The new ARC-AGI-2 test is presented as a significant challenge for AI models, testing their true adaptability and efficiency.
Why is ARC-AGI-2 Tougher for AI Models?
According to the Arc Prize Foundation's blog, reasoning models like OpenAI’s o1-pro and DeepSeek’s R1 are barely scoring between 1% and 1.3% on ARC-AGI-2. Non-reasoning models, including GPT-4.5 and Claude 3.7 Sonnet, also hover around 1%. Human scores, however, average at 60% accuracy.
The test includes: - Visual puzzle tasks requiring generating correct grids based on patterns. - Adaptability that requires solving unique problems not encountered during training. - An efficiency metric evaluating not just correctness, but the path to the solution.

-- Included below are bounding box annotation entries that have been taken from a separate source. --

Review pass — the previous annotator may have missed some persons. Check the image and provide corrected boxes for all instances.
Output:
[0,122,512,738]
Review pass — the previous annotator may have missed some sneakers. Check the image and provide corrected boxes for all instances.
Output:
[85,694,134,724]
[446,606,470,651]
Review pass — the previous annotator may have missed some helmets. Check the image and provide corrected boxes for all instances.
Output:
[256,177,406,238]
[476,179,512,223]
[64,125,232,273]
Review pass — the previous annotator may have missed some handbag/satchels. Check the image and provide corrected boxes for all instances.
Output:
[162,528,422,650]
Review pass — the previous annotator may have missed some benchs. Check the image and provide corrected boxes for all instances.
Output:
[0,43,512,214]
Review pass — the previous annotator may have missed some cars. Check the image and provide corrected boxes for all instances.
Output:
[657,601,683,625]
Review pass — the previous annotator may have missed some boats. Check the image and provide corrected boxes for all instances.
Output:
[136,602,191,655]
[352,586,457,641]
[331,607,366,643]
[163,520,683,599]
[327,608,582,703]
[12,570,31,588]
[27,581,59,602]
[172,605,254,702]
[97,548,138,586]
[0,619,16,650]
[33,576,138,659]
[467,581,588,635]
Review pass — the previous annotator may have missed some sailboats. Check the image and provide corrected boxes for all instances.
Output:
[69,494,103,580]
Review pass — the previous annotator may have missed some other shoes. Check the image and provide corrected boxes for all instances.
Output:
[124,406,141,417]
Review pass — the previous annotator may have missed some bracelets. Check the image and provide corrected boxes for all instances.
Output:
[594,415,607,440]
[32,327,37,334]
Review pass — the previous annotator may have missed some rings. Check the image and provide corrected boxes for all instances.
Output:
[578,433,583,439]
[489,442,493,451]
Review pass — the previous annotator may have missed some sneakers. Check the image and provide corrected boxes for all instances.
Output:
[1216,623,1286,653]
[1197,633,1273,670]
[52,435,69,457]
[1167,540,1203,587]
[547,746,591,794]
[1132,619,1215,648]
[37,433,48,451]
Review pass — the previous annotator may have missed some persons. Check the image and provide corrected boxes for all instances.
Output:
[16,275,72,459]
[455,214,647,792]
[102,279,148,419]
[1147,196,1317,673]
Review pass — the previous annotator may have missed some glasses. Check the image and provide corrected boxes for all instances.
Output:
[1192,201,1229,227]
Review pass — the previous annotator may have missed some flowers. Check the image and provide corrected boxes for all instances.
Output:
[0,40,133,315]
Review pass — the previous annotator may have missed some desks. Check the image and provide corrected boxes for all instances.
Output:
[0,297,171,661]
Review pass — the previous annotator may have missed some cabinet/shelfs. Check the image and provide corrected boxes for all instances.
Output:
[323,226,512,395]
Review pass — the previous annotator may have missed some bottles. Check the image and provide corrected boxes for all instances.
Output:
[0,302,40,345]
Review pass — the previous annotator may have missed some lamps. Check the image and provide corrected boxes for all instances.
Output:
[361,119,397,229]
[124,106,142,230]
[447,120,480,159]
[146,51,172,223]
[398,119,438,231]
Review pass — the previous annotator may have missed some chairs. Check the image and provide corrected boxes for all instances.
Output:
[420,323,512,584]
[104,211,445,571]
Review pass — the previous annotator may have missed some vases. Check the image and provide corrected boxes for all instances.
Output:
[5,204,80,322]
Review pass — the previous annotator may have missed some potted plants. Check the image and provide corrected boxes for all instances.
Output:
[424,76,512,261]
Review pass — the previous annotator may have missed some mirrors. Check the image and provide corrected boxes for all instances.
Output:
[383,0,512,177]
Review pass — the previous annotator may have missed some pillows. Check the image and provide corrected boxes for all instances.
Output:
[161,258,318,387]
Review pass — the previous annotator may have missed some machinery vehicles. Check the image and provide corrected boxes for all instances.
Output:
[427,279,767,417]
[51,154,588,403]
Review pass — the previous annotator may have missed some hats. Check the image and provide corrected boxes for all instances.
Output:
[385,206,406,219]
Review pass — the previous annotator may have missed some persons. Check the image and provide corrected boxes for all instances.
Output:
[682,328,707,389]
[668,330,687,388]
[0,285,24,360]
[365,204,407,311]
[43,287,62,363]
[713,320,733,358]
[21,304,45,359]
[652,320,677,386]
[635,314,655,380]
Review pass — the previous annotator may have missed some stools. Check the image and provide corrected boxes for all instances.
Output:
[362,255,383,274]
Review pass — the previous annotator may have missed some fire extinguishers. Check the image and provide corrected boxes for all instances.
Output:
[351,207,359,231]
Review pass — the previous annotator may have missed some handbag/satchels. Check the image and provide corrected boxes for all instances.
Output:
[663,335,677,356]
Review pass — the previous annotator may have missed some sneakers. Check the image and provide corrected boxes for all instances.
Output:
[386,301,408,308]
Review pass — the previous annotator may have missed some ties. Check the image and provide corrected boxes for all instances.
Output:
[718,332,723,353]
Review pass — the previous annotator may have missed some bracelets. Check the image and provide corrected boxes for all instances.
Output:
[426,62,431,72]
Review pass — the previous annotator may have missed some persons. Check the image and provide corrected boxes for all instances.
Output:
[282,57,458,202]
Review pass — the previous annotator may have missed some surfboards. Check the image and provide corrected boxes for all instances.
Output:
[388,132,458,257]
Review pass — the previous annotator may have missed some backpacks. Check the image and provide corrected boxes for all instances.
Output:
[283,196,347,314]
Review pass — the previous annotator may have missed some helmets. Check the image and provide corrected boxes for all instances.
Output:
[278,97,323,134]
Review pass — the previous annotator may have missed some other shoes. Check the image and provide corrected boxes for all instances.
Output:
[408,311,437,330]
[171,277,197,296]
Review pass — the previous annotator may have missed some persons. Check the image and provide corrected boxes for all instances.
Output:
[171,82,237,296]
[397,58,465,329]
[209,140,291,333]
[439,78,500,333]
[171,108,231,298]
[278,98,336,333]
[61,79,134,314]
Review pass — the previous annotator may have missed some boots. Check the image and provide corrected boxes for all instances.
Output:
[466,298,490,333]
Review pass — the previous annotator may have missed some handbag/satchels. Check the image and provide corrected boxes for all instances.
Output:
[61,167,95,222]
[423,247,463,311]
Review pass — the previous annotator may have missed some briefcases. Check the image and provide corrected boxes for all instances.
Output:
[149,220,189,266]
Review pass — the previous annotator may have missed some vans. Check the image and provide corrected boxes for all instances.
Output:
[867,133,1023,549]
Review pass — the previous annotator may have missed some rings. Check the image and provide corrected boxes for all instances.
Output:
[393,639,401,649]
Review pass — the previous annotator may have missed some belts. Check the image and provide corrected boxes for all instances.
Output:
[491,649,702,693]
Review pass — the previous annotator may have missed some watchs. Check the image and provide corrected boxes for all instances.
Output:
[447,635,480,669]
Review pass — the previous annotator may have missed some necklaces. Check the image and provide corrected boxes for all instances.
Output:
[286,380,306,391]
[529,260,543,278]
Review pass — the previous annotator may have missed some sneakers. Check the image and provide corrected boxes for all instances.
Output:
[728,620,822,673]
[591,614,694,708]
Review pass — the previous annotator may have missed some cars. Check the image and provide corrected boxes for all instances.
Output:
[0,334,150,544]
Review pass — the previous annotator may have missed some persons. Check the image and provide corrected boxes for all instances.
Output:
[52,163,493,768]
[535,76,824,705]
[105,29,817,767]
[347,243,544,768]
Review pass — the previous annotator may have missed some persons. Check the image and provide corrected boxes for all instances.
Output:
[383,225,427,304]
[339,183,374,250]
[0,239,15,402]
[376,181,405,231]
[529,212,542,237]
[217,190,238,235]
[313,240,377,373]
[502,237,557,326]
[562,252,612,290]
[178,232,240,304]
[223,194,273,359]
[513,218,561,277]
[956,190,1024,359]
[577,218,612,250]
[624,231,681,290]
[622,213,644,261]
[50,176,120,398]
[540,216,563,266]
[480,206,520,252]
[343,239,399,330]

ARC-AGI-2 vs. ARC-AGI-1: Key Changes
François Chollet stated that compared to its predecessor, ARC-AGI-1, ARC-AGI-2 is superior in measuring a model’s true intelligence. The main difference is the shift from over-reliance on brute-force computation towards genuine intelligence and efficiency. An example is OpenAI’s o3 (low), which scored highly on ARC-AGI-1 but dropped significantly on ARC-AGI-2.
Importance of the New AI Benchmark
The ARC-AGI-2 test is a timely innovation, as there was a growing demand for more credible and novel benchmarks for evaluating AI's progress, especially in creativity. ARC-AGI-2 addresses identified shortcomings, contributing to a more accurate assessment of AI's capabilities.
The ARC-AGI-2 test represents a significant shift in the ability to measure and understand artificial general intelligence, emphasizing the ongoing challenges AI models face in reaching human-level intelligence.